Welcome to my journey.

I was diagnosed with Lung Disease (COPD) 2 yrs ago, fev1 – 22%. Like many people with this disease I was uncertain of what the future would hold for me. I started triathlons 8 yrs ago , participating in distances up to half ironman. In 2010 I entered Ironman Port Macquarie, however 8 weeks before the race I contracted a chest infection which put me out of the race.

I have been an asthmatic since the age of 9 & have learnt to deal with breathlessness while exercising, however in the training leading up to Ironman I had notice everything was getting harder to do & my times on the bike & run we’re getting slower. I reduced my training over the next 6 months & took it easy trying to get my health back under control. In the 2011 Ironman race I watched from the sidelines & cheered on mates doing the race.

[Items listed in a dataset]
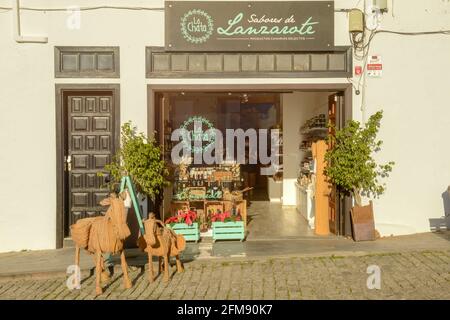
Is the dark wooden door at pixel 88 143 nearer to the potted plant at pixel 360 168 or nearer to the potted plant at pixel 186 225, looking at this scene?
the potted plant at pixel 186 225

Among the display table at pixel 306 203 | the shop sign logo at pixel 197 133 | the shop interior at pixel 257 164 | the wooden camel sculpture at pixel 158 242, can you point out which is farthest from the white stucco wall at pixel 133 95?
the wooden camel sculpture at pixel 158 242

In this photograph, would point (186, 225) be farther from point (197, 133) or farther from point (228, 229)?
point (197, 133)

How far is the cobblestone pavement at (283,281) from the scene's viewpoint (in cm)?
663

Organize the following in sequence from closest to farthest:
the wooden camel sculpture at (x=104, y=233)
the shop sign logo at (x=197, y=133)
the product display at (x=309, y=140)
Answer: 1. the wooden camel sculpture at (x=104, y=233)
2. the product display at (x=309, y=140)
3. the shop sign logo at (x=197, y=133)

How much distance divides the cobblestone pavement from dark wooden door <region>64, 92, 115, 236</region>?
242 centimetres

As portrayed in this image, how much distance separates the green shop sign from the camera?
9.69m

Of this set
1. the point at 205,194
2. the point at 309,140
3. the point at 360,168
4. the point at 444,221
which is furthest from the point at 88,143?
the point at 444,221

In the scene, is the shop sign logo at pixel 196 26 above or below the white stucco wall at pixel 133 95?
above

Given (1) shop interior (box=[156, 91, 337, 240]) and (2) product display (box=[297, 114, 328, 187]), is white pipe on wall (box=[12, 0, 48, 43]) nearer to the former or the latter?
(1) shop interior (box=[156, 91, 337, 240])

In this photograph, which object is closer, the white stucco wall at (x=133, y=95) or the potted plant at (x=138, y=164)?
the potted plant at (x=138, y=164)

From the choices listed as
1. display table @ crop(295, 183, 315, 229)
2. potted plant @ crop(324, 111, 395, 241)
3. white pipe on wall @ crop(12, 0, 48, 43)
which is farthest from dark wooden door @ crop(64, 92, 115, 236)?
display table @ crop(295, 183, 315, 229)

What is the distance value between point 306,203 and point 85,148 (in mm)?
5377

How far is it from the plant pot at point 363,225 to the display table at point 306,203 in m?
1.94

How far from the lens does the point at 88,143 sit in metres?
9.91
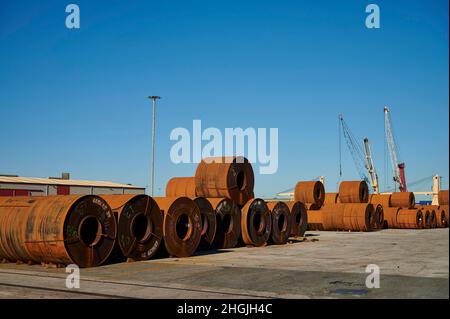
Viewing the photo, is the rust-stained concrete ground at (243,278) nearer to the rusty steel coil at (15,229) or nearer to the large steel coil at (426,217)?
the rusty steel coil at (15,229)

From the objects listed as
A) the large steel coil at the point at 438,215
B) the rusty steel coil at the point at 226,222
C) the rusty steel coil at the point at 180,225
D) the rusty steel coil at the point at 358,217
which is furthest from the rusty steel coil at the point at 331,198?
the rusty steel coil at the point at 180,225

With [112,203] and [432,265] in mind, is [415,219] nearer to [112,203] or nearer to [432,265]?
[432,265]

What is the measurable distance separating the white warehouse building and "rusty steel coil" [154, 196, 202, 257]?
33273 mm

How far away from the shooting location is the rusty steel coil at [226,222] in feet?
69.5

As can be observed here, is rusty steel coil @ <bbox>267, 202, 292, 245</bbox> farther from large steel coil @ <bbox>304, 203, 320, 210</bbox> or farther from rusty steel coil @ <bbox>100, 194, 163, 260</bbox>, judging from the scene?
large steel coil @ <bbox>304, 203, 320, 210</bbox>

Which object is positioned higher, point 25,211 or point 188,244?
point 25,211

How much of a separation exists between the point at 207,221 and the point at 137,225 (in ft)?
13.1

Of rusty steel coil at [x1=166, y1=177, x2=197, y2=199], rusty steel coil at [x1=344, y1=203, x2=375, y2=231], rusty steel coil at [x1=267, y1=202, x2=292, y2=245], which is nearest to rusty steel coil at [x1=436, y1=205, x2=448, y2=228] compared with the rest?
rusty steel coil at [x1=344, y1=203, x2=375, y2=231]

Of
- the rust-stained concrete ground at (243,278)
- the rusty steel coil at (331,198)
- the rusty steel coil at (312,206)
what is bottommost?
the rust-stained concrete ground at (243,278)

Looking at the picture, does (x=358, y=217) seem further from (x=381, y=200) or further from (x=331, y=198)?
(x=381, y=200)

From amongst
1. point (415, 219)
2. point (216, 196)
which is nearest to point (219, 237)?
point (216, 196)

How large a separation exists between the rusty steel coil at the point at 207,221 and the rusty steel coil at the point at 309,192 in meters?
17.6

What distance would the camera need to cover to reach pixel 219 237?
2131 centimetres
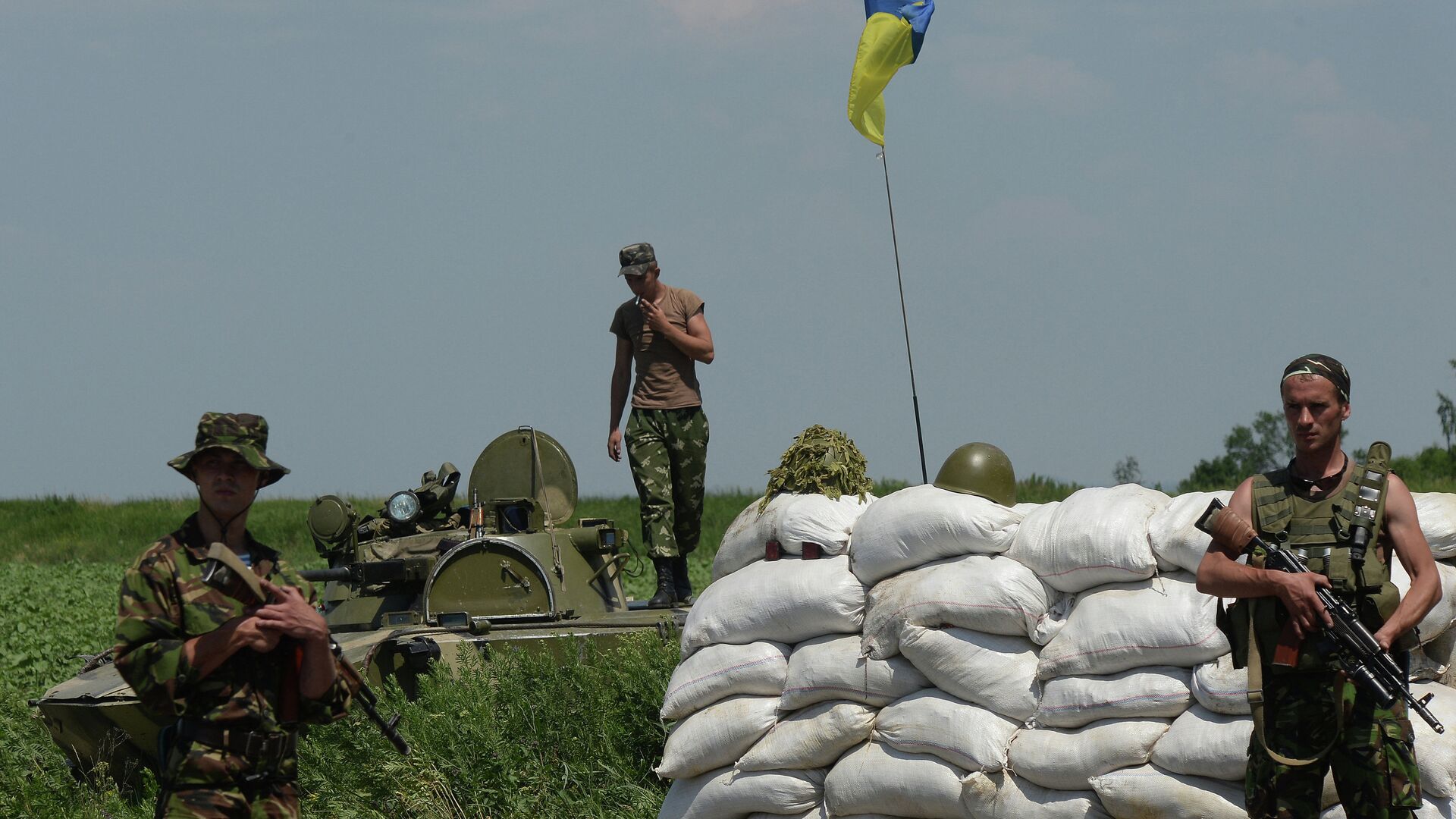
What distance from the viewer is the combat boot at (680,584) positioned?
9789mm

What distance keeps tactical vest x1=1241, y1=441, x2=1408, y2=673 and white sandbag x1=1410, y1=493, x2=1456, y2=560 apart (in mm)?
724

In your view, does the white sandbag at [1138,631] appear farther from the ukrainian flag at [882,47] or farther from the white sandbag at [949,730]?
the ukrainian flag at [882,47]

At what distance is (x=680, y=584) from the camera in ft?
32.4

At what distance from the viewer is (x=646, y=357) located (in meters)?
9.45

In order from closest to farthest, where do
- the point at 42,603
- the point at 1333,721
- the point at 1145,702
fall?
1. the point at 1333,721
2. the point at 1145,702
3. the point at 42,603

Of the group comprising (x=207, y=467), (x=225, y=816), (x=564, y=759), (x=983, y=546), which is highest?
(x=207, y=467)

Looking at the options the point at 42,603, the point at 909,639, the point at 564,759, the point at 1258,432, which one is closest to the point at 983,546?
the point at 909,639

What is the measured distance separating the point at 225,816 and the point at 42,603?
13.6 metres

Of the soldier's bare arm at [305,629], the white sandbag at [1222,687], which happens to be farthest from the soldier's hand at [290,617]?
the white sandbag at [1222,687]

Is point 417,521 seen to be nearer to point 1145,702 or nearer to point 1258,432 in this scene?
point 1145,702

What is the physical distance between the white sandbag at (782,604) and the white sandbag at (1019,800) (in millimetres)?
877

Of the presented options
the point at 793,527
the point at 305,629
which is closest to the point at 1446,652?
the point at 793,527

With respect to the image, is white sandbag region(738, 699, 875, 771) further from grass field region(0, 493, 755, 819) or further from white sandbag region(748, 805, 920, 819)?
grass field region(0, 493, 755, 819)

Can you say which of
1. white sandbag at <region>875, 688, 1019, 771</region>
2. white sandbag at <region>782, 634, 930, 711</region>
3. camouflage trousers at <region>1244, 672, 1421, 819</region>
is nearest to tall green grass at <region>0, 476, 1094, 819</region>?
white sandbag at <region>782, 634, 930, 711</region>
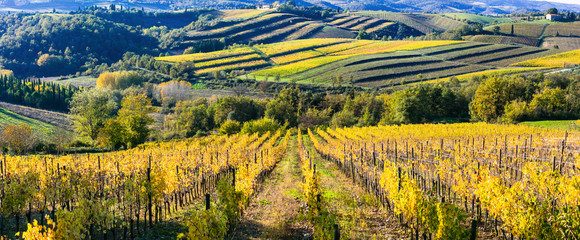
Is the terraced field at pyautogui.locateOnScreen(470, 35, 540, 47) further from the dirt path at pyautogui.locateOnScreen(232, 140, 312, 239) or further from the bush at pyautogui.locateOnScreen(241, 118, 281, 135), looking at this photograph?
the dirt path at pyautogui.locateOnScreen(232, 140, 312, 239)

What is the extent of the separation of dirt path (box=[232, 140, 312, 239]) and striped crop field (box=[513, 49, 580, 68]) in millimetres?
88023

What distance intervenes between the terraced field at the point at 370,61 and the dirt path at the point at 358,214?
71.3 m

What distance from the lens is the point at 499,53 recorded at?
103 m

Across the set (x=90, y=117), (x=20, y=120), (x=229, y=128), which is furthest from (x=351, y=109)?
(x=20, y=120)

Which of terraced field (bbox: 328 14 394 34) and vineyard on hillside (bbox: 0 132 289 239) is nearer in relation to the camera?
vineyard on hillside (bbox: 0 132 289 239)

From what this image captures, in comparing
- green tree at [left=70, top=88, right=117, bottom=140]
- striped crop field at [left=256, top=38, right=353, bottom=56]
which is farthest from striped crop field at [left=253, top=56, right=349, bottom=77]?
green tree at [left=70, top=88, right=117, bottom=140]

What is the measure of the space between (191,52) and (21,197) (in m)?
131

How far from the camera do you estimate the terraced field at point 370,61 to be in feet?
301

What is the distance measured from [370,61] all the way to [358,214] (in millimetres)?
95894

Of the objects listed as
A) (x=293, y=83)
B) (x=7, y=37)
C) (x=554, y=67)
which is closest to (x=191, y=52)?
(x=293, y=83)

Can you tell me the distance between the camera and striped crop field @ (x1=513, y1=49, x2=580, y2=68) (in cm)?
8406

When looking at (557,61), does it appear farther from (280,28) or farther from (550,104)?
(280,28)

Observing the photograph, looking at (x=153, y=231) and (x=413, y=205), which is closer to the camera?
(x=413, y=205)

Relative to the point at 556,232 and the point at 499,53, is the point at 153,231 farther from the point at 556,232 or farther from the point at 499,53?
the point at 499,53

= Problems to work on =
1. In the account of living with COPD and racing triathlons, what kept the writer out of Ironman Port Macquarie in 2010?
2. Continue the account of living with COPD and racing triathlons from its last sentence.

= Task-by-task answers =
1. A chest infection contracted 8 weeks before the race.

2.
That inspired me to have another crack at Ironman, this time my wife decided to join me & we trained together. Late 2011 after continuing chest infections I went to see a respiratory specialist. After having Lung function & exercise tests , I was informed I had copd with a lung capacity of 22%. Ouch, that certainly took the wind out of my sails , suddenly Ironman was the last thing I was thinking of. My Doctor told me that at some point I would need a double lung transplant, & sent me off to see the doctors at the transplant unit.

So here I was one minute training for an Ironman event the next wondering what the future holds & what sort of quality of life I’m going to have. I think there’s a point where you go one way or the other, I call it thinking yourself sick ! My wife Leanne, who at that stage was not my wife , decided that I was not going to go downhill & started looking at treatments . After trying a few different things, we went to a Chinese Doctor, I was a sceptic. The good Doctor gave me some pills & herbs & away I went still a sceptic.

After 3 months of the Chinese medicine I started to notice change , I had more energy , didn’t need the constant midday naps but best of all had the energy to train again. My breathing didn’t change nor did I expect it to, but I had energy & for those of you with Lung disease, lack of energy, as you know is very frustrating. I kept up with the Chinese medicine now that I could see some benefits & ate humble pie as Leanne always believed in it .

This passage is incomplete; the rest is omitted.